WRITTEN REQUEST:
What follows is a block of records; restate each one word for word.

GIVEN INFORMATION:
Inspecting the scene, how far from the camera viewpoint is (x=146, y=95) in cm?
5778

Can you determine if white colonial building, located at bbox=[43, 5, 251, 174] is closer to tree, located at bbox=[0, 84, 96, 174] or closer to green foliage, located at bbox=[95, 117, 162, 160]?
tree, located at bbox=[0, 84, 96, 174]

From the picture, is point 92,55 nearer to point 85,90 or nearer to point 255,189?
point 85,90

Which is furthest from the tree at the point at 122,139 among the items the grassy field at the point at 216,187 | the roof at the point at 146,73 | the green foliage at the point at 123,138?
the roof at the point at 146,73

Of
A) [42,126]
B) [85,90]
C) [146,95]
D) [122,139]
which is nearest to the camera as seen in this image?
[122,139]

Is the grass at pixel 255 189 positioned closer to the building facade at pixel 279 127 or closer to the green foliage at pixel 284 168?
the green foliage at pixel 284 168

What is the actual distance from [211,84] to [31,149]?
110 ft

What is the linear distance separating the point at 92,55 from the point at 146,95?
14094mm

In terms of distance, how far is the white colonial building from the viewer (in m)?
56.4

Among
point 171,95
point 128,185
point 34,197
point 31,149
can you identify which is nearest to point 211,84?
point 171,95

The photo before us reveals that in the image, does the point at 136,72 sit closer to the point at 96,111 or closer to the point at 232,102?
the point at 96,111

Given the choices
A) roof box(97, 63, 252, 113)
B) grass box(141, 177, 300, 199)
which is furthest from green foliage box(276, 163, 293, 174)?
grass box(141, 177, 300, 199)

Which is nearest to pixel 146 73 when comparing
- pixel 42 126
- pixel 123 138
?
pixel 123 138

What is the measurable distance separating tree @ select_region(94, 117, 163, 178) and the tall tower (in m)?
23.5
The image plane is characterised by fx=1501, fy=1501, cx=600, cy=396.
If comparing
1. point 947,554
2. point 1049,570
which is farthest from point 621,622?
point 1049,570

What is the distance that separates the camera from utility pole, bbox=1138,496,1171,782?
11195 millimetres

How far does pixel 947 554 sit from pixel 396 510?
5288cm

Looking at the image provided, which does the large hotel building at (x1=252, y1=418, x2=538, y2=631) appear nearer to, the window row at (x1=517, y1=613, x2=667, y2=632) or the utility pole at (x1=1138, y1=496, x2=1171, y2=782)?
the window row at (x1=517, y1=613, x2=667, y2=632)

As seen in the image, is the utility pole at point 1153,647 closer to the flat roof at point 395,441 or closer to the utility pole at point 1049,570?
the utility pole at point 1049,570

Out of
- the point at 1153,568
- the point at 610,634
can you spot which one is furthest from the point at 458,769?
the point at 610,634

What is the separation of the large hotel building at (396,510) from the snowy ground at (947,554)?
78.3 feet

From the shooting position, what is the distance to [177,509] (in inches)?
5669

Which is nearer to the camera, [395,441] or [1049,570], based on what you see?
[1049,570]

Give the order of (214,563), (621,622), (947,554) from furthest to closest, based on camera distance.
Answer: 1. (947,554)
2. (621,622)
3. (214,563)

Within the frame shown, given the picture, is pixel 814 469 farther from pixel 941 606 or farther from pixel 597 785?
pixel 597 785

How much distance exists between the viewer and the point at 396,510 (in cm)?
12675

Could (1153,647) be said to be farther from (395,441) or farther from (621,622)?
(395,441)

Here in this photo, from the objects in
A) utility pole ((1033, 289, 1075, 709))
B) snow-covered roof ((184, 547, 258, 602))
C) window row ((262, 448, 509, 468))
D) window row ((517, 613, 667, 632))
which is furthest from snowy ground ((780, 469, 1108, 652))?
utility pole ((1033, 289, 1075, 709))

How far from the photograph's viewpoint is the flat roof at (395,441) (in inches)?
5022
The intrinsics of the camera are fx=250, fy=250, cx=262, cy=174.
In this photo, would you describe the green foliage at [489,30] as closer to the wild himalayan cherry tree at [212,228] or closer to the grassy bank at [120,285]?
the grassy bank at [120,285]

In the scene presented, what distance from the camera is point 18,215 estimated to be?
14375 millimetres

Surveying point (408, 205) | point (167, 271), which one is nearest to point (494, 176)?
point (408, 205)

CORRECT RESULT:
Inspecting the scene, how far from the camera viewpoint is (x=146, y=95) in cm?
5778

Can you determine if white colonial building, located at bbox=[43, 5, 251, 174] is closer to tree, located at bbox=[0, 84, 96, 174] or closer to green foliage, located at bbox=[95, 117, 162, 160]?
tree, located at bbox=[0, 84, 96, 174]

From the picture, is point 92,55 nearer to point 85,90 or nearer to point 255,189?
point 85,90

Which is furthest from the tree at the point at 122,139 among the items the grassy field at the point at 216,187 | the roof at the point at 146,73 | the green foliage at the point at 123,138?
the roof at the point at 146,73

Of
A) [42,126]
B) [85,90]
C) [146,95]
D) [122,139]
which is nearest to the camera as seen in this image?
[122,139]

Is the grass at pixel 255 189 positioned closer to the building facade at pixel 279 127 or closer to the green foliage at pixel 284 168?
the green foliage at pixel 284 168

What is the actual distance from [211,84] to [31,149]?
110 ft

What is the linear distance separating the point at 92,55 from the point at 146,95?
14094mm

In terms of distance, how far is the white colonial building from the viewer (in m)?
56.4

Among
point 171,95
point 128,185
point 34,197
point 31,149
can you identify which is nearest to point 211,84?
point 171,95

The photo before us reveals that in the image, does the point at 136,72 sit closer to the point at 96,111 or closer to the point at 232,102?
the point at 96,111

Given the choices
A) roof box(97, 63, 252, 113)
B) grass box(141, 177, 300, 199)
which is furthest from green foliage box(276, 163, 293, 174)?
grass box(141, 177, 300, 199)

Which is nearest to pixel 146 73 when comparing
- pixel 42 126
- pixel 123 138
?
pixel 123 138

What is the measurable distance separating tree @ select_region(94, 117, 163, 178) and the tall tower (in m)?
23.5
The image plane is characterised by fx=1501, fy=1501, cx=600, cy=396.
If comparing
1. point 947,554
2. point 1049,570
which is farthest from point 621,622?
point 1049,570

What is the distance that separates the camera from utility pole, bbox=1138,496,1171,782?
11195 millimetres

How far does pixel 947 554 sit from pixel 396 510?
5288cm

Looking at the image provided, which does the large hotel building at (x1=252, y1=418, x2=538, y2=631) appear nearer to, the window row at (x1=517, y1=613, x2=667, y2=632) or the utility pole at (x1=1138, y1=496, x2=1171, y2=782)?
the window row at (x1=517, y1=613, x2=667, y2=632)

As seen in the image, is the utility pole at point 1153,647 closer to the flat roof at point 395,441 or closer to the utility pole at point 1049,570?
the utility pole at point 1049,570

Out of
- the point at 1153,568
- the point at 610,634
can you spot which one is furthest from the point at 458,769?
the point at 610,634

What is the separation of the large hotel building at (396,510) from the snowy ground at (947,554)?
78.3 feet

From the shooting position, what is the distance to [177,509] (in inches)?
5669

Which is nearer to the camera, [395,441] or [1049,570], based on what you see?
[1049,570]

Give the order of (214,563), (621,622), (947,554) from furthest to closest, based on camera distance.
Answer: 1. (947,554)
2. (621,622)
3. (214,563)

Within the frame shown, given the picture, is pixel 814 469 farther from pixel 941 606 or farther from pixel 597 785?
pixel 597 785

How much distance exists between the viewer and the point at 396,510 (in cm)?
12675

Could (1153,647) be said to be farther from (395,441) or farther from (621,622)?
(395,441)

Here in this photo, from the objects in
A) utility pole ((1033, 289, 1075, 709))
B) snow-covered roof ((184, 547, 258, 602))
C) window row ((262, 448, 509, 468))
D) window row ((517, 613, 667, 632))
which is furthest from snowy ground ((780, 469, 1108, 652))?
utility pole ((1033, 289, 1075, 709))

How far from the photograph's viewpoint is the flat roof at (395,441) (in inches)?
5022
The intrinsics of the camera are fx=250, fy=250, cx=262, cy=174.
In this photo, would you describe the green foliage at [489,30] as closer to the wild himalayan cherry tree at [212,228] or closer to the grassy bank at [120,285]?
the grassy bank at [120,285]

In the scene presented, what distance from the camera is point 18,215 estimated to be?
14375 millimetres

Surveying point (408, 205) | point (167, 271), which one is nearest to point (494, 176)?
point (408, 205)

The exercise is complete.